The ability to efficiently process large amounts of data and information is becoming one of the cornerstones of our society. For that reason, the improvement of our computational capabilities is one of the main challenges faced by information technologies.
Quantum computing holds the promise of a solution to the challenge efficiently process large amounts of data and information. Exploiting ideas such as the superposition principle, a quantum device is capable of carrying out certain tasks with an exponential speedup, compared to a conventional computer. Despite those advances, there are still huge challenges to be addressed before quantum computing becomes a truly disruptive technology. At the level or implementation (hardware), existing quantum computers still have a moderate size and serious scalability issues, limitations in the speed with to carry out quantum operations and a large overhead in terms of physical resources implied by quantum error correction protocols.

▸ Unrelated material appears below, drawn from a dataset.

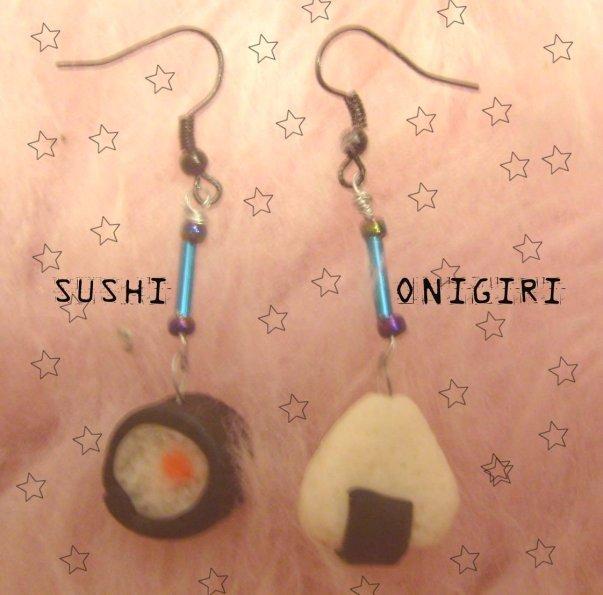 Orecchini sushi e onigiri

NANOQUCO is a multidisciplinary project that will combine the capabilities of the two participant groups, which are experts in theoretical nanophotonics (UAM) and quantum technologies (CSIC). We will develop quantum processors based on nanophotonic systems to overcome the limitations of size and speed of current experimental platforms. Our designs will exploit and maximize the control of light at the nanometer scale to couple quantum bits in a way that is robust, fast, and versatile. In this effort, we will study how to use those systems to generate quantum light, such that the emitted photons can play the role of quantum bits and be used for precision measurements. By exploiting these synergies, we will develop quantum algorithms that optimize the execution on such nanophotonic computers.